Kampala — The executive director of the United Nations Children's Fund (UNICEF) is set to visit northern Uganda at the end of May in an effort to raise the profile of women and children suffering in "one of Africa's longest and most brutal civil conflicts".
Carol Bellamy will arrive in Uganda on 25 May and will shortly after travel to northern Uganda's troubled district of Lira to visit camps for internally displaced persons (IDPs). She will also visit child rehabilitation centres in neighbouring Gulu town and inaugurate two new permanent UNICEF offices in the north, officials said.
Chulho Hyun, a UNICEF spokesman, told IRIN in the capital, Kampala, on Thursday: "The main focus is definitely on the impact of the conflict. Ms Bellamy will be drawing attention to the plight of the IDPs, which is growing increasingly acute."

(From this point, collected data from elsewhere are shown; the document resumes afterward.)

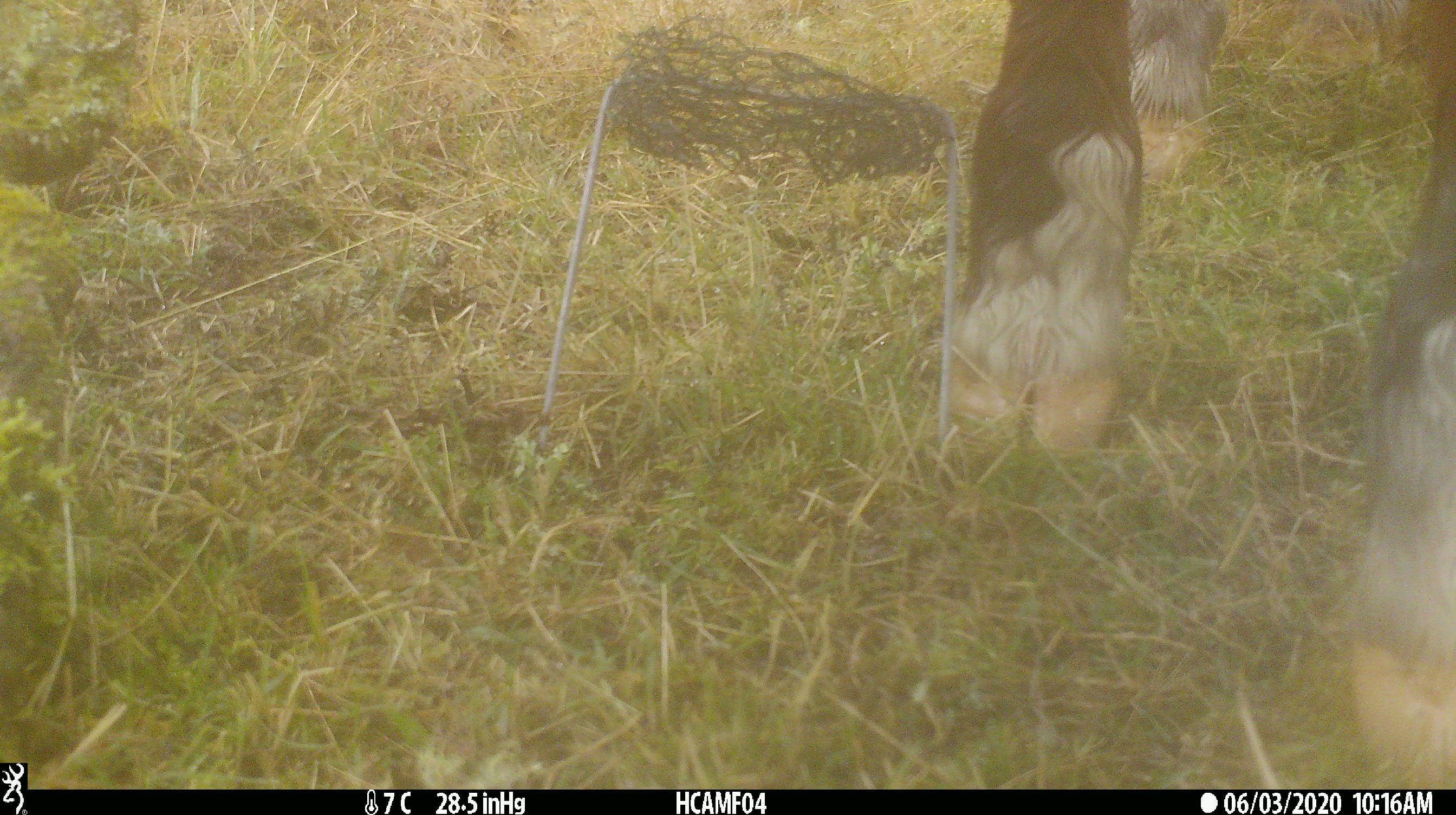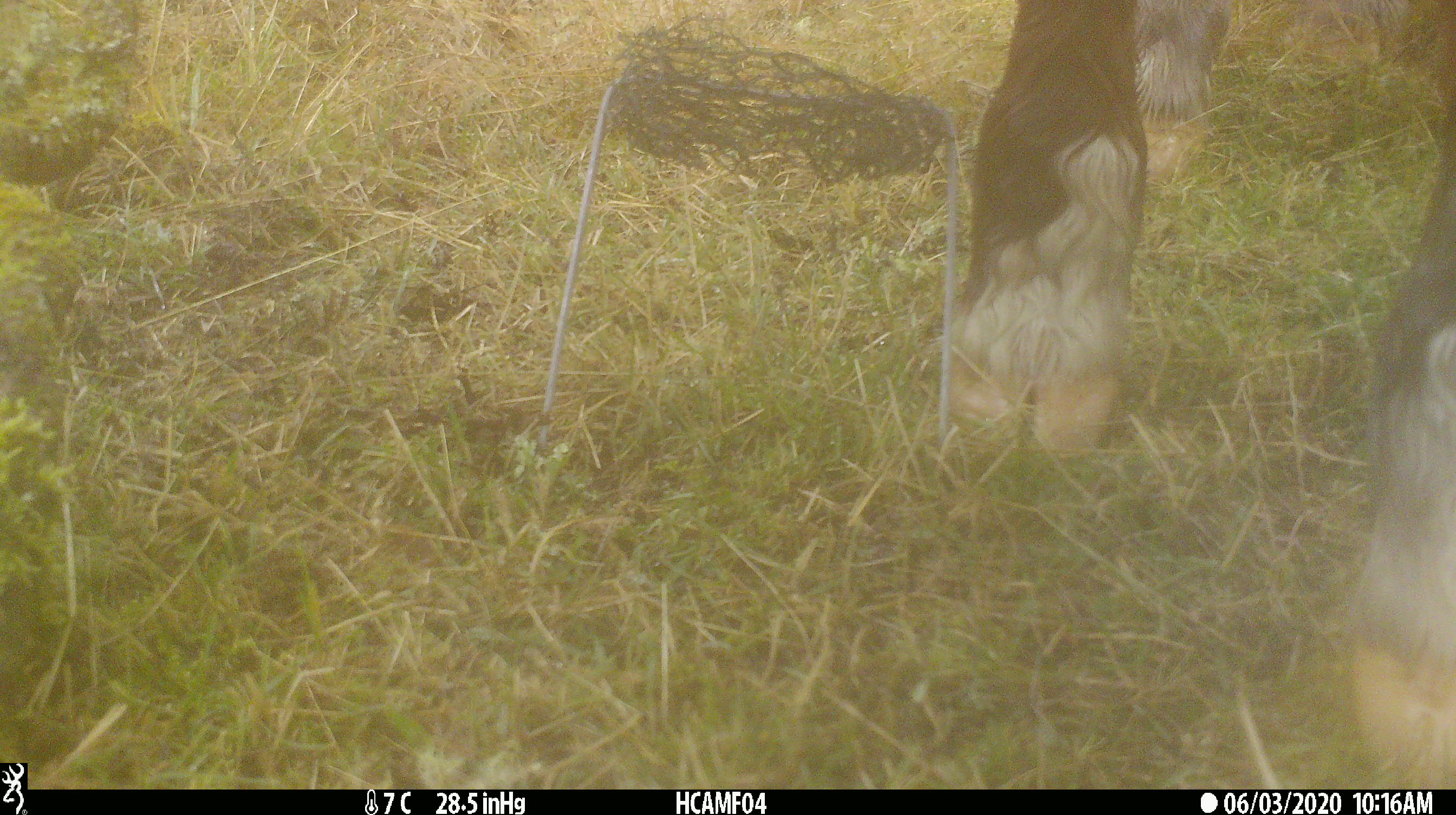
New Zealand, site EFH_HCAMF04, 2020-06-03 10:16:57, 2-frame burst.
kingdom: Animalia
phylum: Chordata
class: Mammalia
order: Artiodactyla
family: Bovidae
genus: Bos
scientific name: Bos taurus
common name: domestic cow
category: cow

Until recently, UNICEF had no permanent office in northern Uganda. In the last six months, however, two have been set up, one in Gulu, another in Kitgum - a town nearer to the border with Sudan in the war-affected part of Uganda.
The UN estimates that 1.6 million people have been displaced by the 18-year war between government forces and the rebel Lord's Resistance Army (LRA) - a cult-like guerilla movement led by a mystic recluse, Joseph Kony.
Civilians fleeing LRA attacks have been forced to live in various camps scattered across the region. But the LRA have on several occasions attacked IDPs camps, killing residents and abducting scores of children for forcible recruitment as soldiers, porters and sex-slaves.
Hyun added: "Compared with three years ago, there has been a trebling of numbers displaced. Her [Bellamy's] visit is an opportunity for her to see this [at] first hand." She is also scheduled to address a meeting of the African Development Bank and visit educational projects in western Uganda.